Pre-K Can Help Disadvantaged Students, Studies Show
Economically disadvantaged students who participated in an Arkansas Better Chance-funded pre-kindergarten program were more likely to be prepared to enter kindergarten than disadvantaged students who didn’t, two studies indicate.
However, in one study, economically advantaged students who did not attend pre-kindergarten classes scored better than advantaged students who did.
The Arkansas Research Center found that half of the economically disadvantaged students (those eligible for free and reduced price school lunches) who had attended an ABC-funded program were more likely to enter kindergarten in 2012 scoring “developed” on the Quals Early Learning Inventory. Forty-one percent who were not known to have attended a pre-K school reached that score. The other scores are “not developed” and “developing.”
Meanwhile, 70 percent of economically advantaged students who did not attend an ABC-funded pre-K school scored developed, versus 64 percent of ABC students.
The comparisons were consistent across five subtests: oral communication, written language, match concepts, work habits, and attentive behavior. Advantaged students with no pre-K scored best in every category, followed by advantaged students who had attended an ABC center. Next were disadvantaged students who had attended ABC classes followed by disadvantaged students who had attended no classes. The findings have been consistent since 2008.
ABC programs are housed in public schools, Head Start facilities, and elsewhere.
The Arkansas Research Center was funded by a 2009 grant to the Arkansas Department of Education from the Institute of Education Sciences. The study’s authors were Sarah Argue, early childhood education project director, and Dr. Greg Holland, director of research and development.
A study by the National Institute for Early Education Research at Rutgers University found positive effects for children who attended ABC-funded programs at the end of first and second grades for vocabulary and math, and at the end of the third grade in literacy.
The advantages of an ABC program dissipated at the end of the third grade, however. The study’s authors said one explanation might be that ABC children were less likely to get individual attention than those who had entered kindergarten behind their peers. ABC children also were less likely to be held back a grade.

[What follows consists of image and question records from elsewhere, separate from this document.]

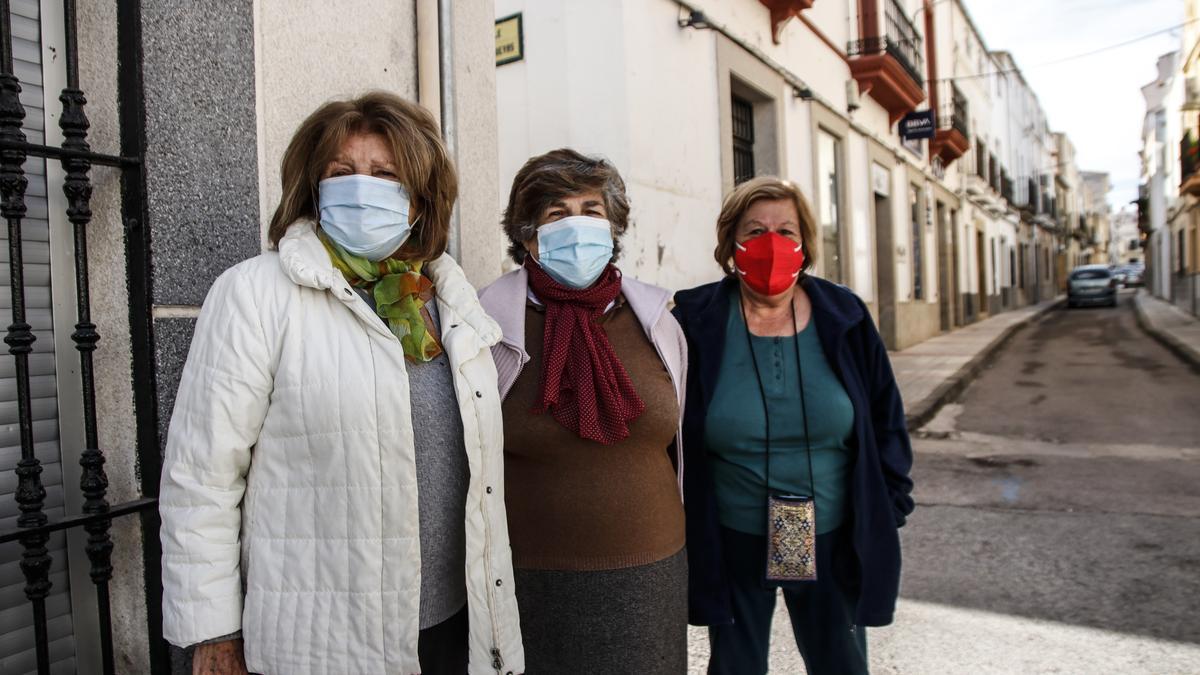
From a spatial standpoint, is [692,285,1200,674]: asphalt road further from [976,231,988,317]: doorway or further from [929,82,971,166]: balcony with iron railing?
[976,231,988,317]: doorway

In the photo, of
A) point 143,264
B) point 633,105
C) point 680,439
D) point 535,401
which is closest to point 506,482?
point 535,401

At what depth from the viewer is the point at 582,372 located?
1.88 metres

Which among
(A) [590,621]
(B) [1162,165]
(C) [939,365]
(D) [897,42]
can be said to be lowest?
(C) [939,365]

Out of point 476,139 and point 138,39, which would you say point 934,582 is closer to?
point 476,139

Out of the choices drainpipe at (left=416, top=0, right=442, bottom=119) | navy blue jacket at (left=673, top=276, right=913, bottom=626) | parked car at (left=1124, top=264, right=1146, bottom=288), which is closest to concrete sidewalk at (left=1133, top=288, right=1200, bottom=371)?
navy blue jacket at (left=673, top=276, right=913, bottom=626)

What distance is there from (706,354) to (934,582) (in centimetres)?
226

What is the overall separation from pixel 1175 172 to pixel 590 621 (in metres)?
30.3

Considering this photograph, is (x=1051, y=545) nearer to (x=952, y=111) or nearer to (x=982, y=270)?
(x=952, y=111)

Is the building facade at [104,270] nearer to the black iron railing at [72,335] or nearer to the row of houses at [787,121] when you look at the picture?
the black iron railing at [72,335]

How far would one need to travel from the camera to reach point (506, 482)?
1.92 metres

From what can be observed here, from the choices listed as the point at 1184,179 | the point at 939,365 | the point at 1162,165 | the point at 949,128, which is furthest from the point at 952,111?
the point at 1162,165

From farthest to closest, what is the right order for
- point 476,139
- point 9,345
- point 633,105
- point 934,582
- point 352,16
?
point 633,105, point 934,582, point 476,139, point 352,16, point 9,345

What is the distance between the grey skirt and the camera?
1843mm

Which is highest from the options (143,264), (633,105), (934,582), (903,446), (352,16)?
(633,105)
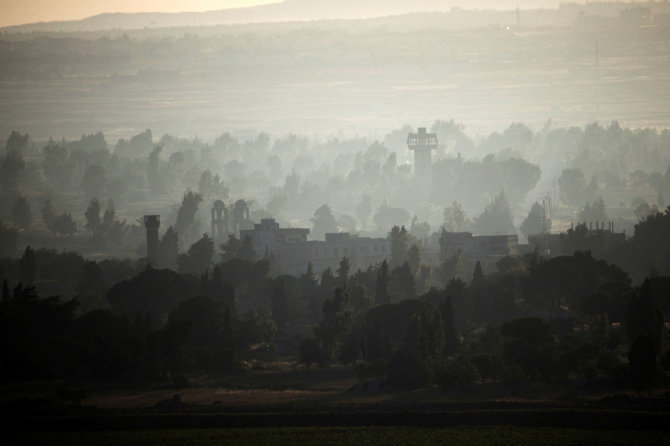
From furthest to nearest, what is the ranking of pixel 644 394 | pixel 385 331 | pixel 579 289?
pixel 579 289 < pixel 385 331 < pixel 644 394

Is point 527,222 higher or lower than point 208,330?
higher

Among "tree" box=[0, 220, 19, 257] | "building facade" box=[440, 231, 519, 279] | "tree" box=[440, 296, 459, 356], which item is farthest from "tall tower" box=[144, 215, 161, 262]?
"tree" box=[440, 296, 459, 356]

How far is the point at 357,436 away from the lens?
82062 millimetres

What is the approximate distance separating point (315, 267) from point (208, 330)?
158 ft

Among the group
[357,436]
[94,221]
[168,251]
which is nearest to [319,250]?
[168,251]

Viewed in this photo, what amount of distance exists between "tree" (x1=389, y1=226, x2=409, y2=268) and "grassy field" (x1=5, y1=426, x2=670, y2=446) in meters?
68.4

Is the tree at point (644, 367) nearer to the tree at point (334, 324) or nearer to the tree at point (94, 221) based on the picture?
the tree at point (334, 324)

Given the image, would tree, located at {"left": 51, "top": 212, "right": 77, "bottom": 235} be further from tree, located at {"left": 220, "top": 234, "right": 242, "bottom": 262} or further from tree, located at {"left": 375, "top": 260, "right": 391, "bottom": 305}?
tree, located at {"left": 375, "top": 260, "right": 391, "bottom": 305}

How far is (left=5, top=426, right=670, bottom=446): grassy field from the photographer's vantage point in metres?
79.9

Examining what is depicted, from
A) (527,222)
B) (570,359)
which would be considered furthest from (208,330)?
(527,222)

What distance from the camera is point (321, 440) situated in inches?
3206

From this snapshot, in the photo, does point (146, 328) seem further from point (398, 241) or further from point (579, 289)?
point (398, 241)

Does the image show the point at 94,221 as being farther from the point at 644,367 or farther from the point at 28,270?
the point at 644,367

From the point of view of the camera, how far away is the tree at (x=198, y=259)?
497 ft
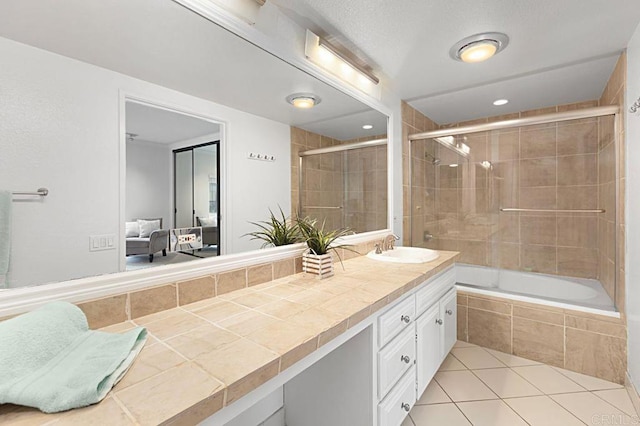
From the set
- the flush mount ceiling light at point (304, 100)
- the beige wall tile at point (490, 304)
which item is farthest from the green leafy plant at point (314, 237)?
the beige wall tile at point (490, 304)

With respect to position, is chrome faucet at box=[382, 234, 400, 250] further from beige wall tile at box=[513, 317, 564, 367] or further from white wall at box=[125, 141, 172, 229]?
white wall at box=[125, 141, 172, 229]

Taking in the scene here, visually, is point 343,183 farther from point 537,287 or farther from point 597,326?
point 537,287

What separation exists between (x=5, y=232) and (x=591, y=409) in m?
2.77

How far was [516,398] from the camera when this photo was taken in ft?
5.92

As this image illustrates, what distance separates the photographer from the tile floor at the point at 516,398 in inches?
64.1

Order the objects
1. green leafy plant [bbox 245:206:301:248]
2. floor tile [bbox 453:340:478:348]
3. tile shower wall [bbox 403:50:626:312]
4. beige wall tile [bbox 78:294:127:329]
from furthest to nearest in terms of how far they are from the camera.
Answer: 1. tile shower wall [bbox 403:50:626:312]
2. floor tile [bbox 453:340:478:348]
3. green leafy plant [bbox 245:206:301:248]
4. beige wall tile [bbox 78:294:127:329]

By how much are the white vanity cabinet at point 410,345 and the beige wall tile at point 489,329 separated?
598mm

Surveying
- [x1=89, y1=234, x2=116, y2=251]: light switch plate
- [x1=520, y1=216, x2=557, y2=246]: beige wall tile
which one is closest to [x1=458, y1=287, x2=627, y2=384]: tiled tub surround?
[x1=520, y1=216, x2=557, y2=246]: beige wall tile

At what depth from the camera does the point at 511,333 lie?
2314 millimetres

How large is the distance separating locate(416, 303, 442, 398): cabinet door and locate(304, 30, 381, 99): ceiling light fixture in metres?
1.59

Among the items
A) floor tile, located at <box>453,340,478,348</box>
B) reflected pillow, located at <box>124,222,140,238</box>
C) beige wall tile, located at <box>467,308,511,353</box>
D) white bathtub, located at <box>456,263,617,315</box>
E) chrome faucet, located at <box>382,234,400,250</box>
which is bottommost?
floor tile, located at <box>453,340,478,348</box>

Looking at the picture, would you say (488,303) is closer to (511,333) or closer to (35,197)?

Arkansas has one of the nation’s faster growing enrollments in pre-K classes in recent years, according to that report. The ABC program began in 1991 but was expanded in 2004, after which participation grew exponentially. In 2003-04, there were 3,104 Arkansas children enrolled in center-based programs. By 2010-11, 44 percent of the state’s four-year-olds were enrolled at a cost of $5,021 in state spending per child and $8,126 when counting all funding sources. The state spent $111 million for center-based programs that year.